(Records from a dataset)
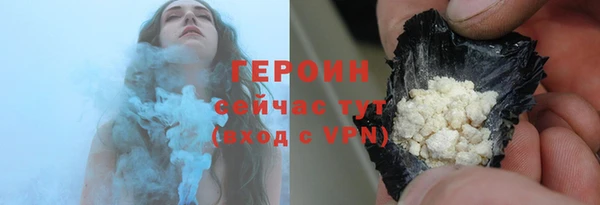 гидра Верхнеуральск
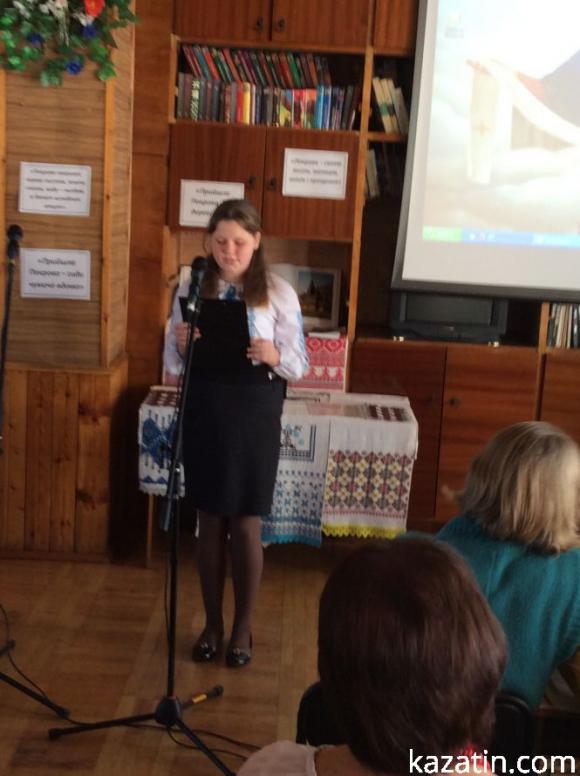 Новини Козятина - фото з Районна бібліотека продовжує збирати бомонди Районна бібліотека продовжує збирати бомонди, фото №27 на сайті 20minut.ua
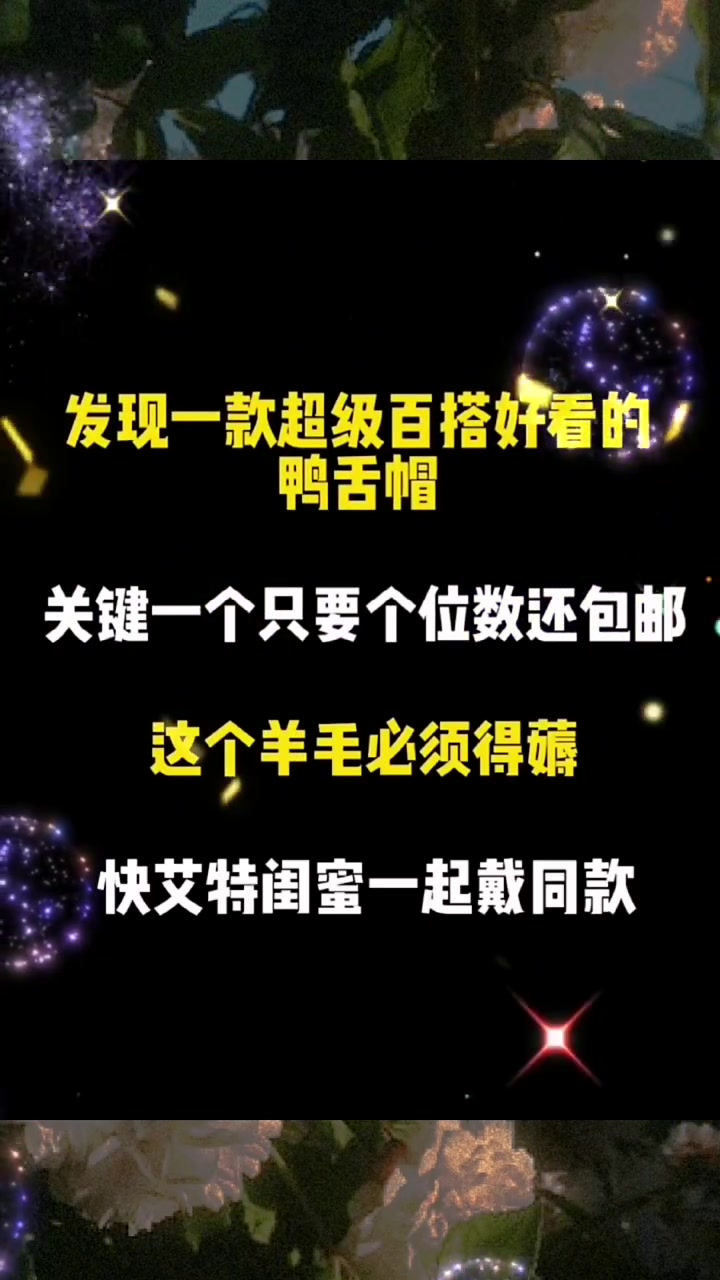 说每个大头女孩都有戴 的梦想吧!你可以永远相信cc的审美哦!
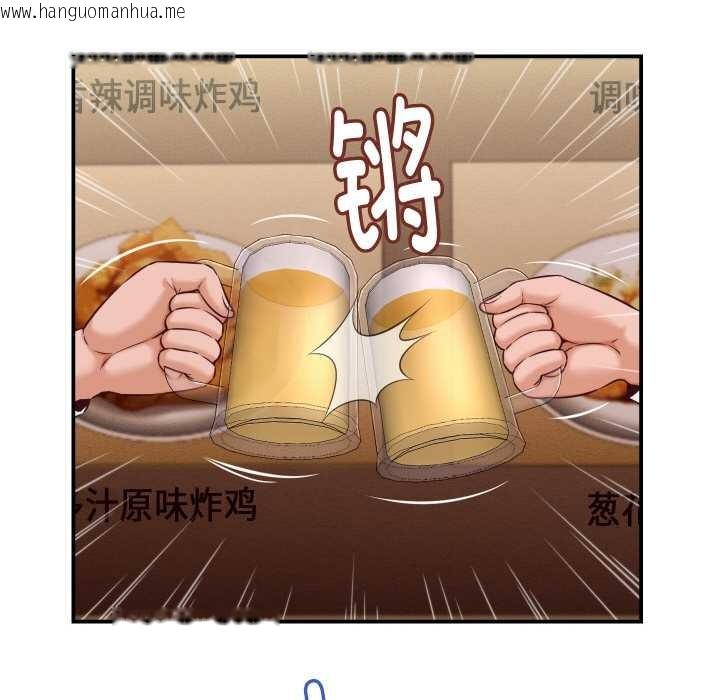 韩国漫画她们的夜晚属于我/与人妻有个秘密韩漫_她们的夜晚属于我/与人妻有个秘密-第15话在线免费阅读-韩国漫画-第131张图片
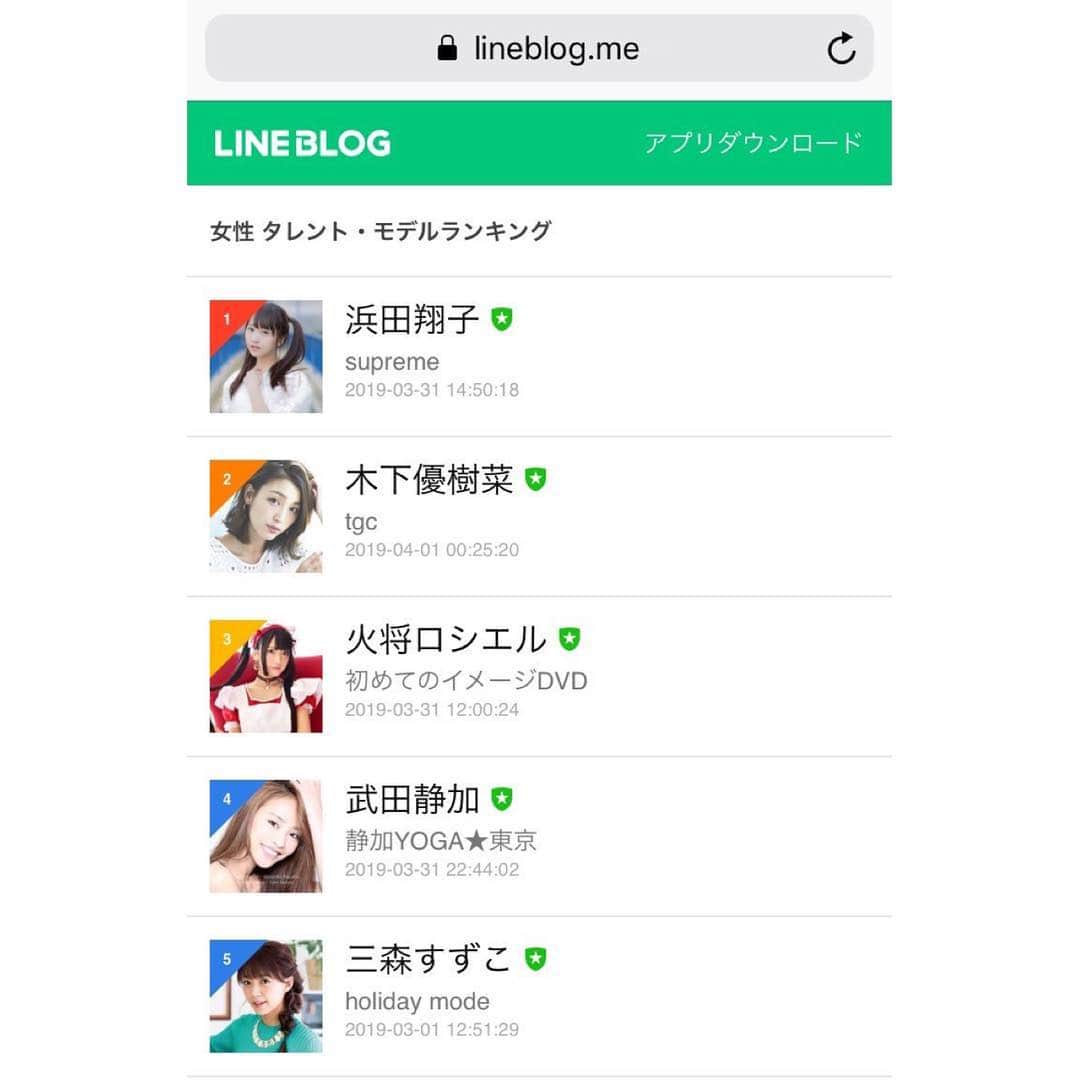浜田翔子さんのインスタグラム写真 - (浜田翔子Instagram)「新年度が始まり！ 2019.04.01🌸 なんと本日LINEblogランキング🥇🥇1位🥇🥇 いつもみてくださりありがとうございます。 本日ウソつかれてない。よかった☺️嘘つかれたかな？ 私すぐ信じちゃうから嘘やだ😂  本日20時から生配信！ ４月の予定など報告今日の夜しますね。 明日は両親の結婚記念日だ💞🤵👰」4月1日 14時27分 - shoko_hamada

---

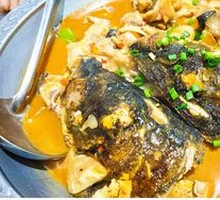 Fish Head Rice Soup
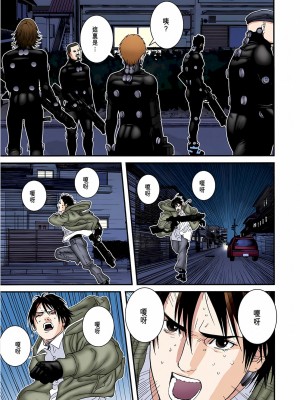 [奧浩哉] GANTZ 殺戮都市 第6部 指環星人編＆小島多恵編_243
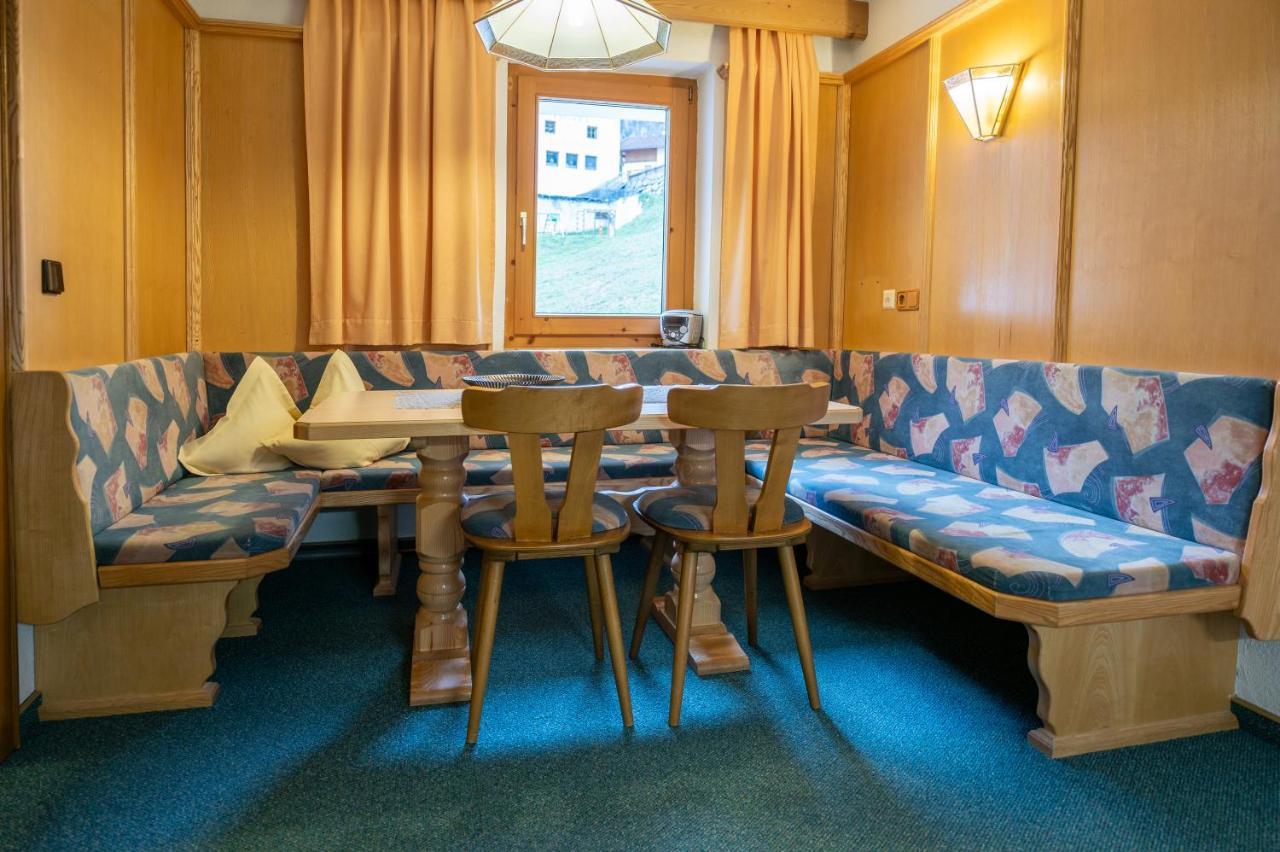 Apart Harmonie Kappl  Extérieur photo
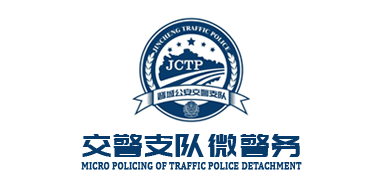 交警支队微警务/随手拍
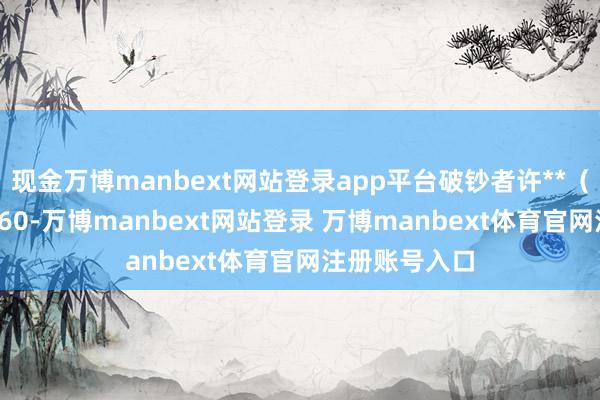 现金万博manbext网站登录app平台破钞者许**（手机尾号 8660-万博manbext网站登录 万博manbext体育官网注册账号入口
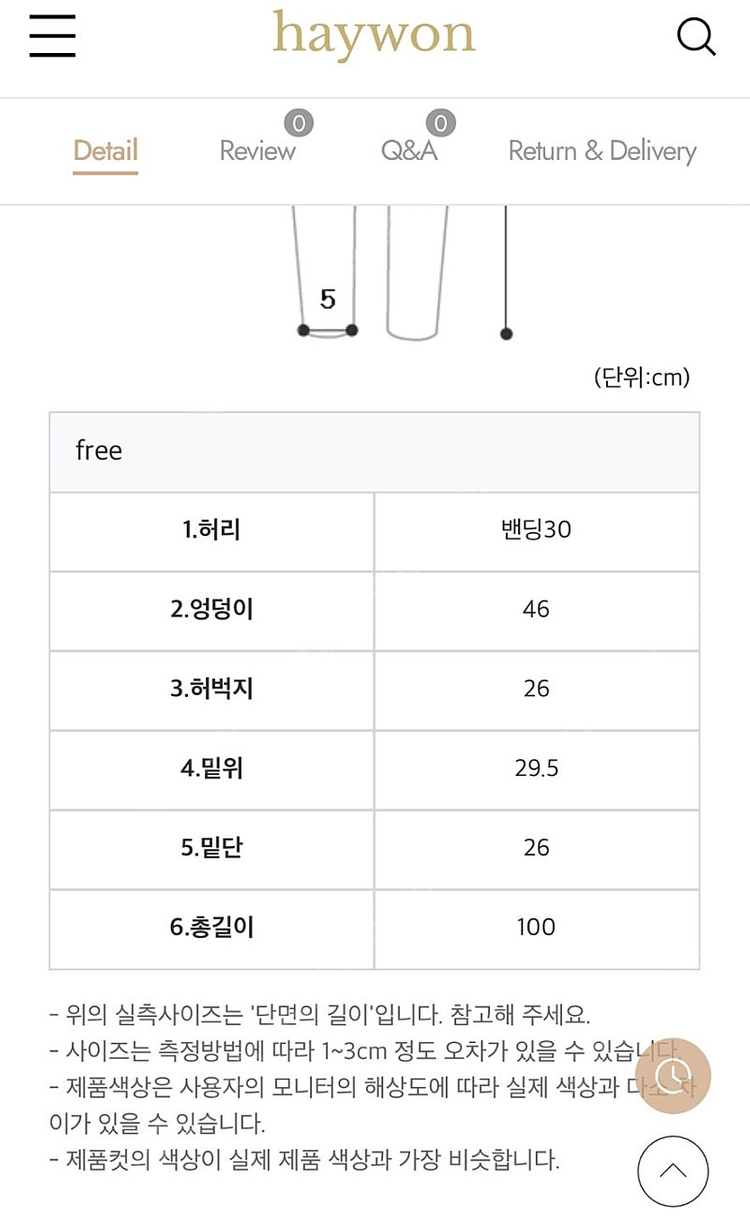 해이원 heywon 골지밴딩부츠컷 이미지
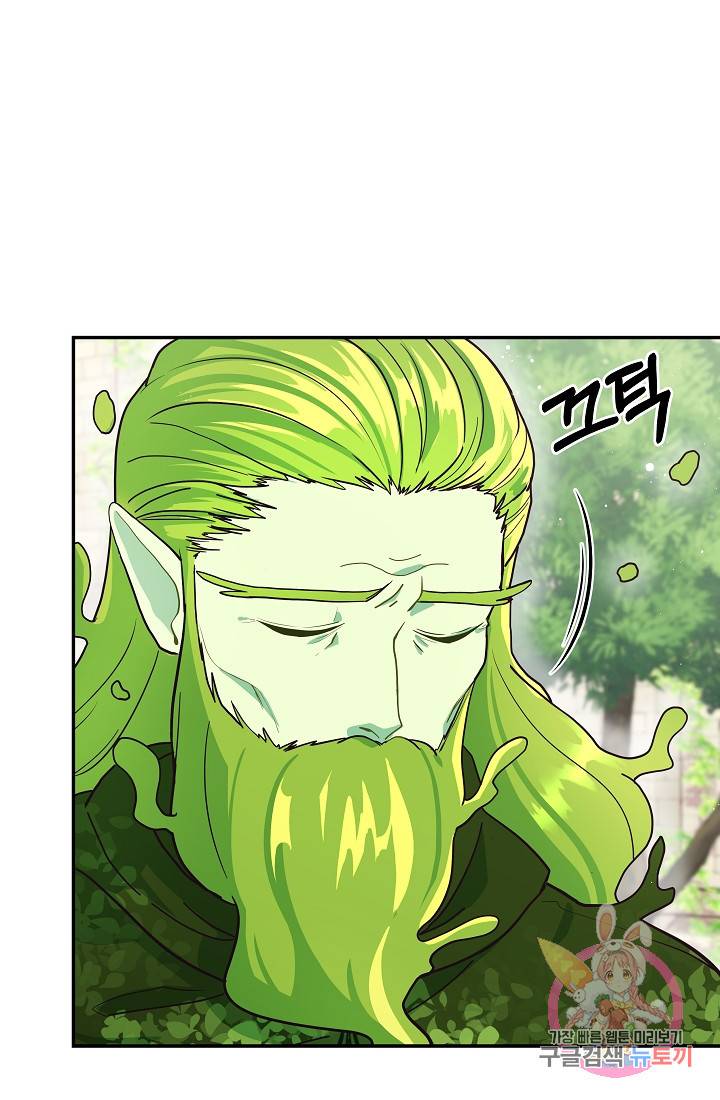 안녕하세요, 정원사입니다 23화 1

ABOUT THIS EXERCISE - Return the captions of the records in the stretch from the line containing "гидра Верхнеуральск" through the line containing "浜田翔子さんのインスタグラム写真 - (浜田翔子Instagram)「新年度が始まり！", reproducing each line word for word and leaving out the pictures.

ANSWER FOR THIS EXERCISE -
 гидра Верхнеуральск
 Новини Козятина - фото з Районна бібліотека продовжує збирати бомонди Районна бібліотека продовжує збирати бомонди, фото №27 на сайті 20minut.ua
 说每个大头女孩都有戴 的梦想吧!你可以永远相信cc的审美哦!
 韩国漫画她们的夜晚属于我/与人妻有个秘密韩漫_她们的夜晚属于我/与人妻有个秘密-第15话在线免费阅读-韩国漫画-第131张图片
浜田翔子さんのインスタグラム写真 - (浜田翔子Instagram)「新年度が始まり！ 2019.04.01🌸 なんと本日LINEblogランキング🥇🥇1位🥇🥇 いつもみてくださりありがとうございます。 本日ウソつかれてない。よかった☺️嘘つかれたかな？ 私すぐ信じちゃうから嘘やだ😂  本日20時から生配信！ ４月の予定など報告今日の夜しますね。 明日は両親の結婚記念日だ💞🤵👰」4月1日 14時27分 - shoko_hamada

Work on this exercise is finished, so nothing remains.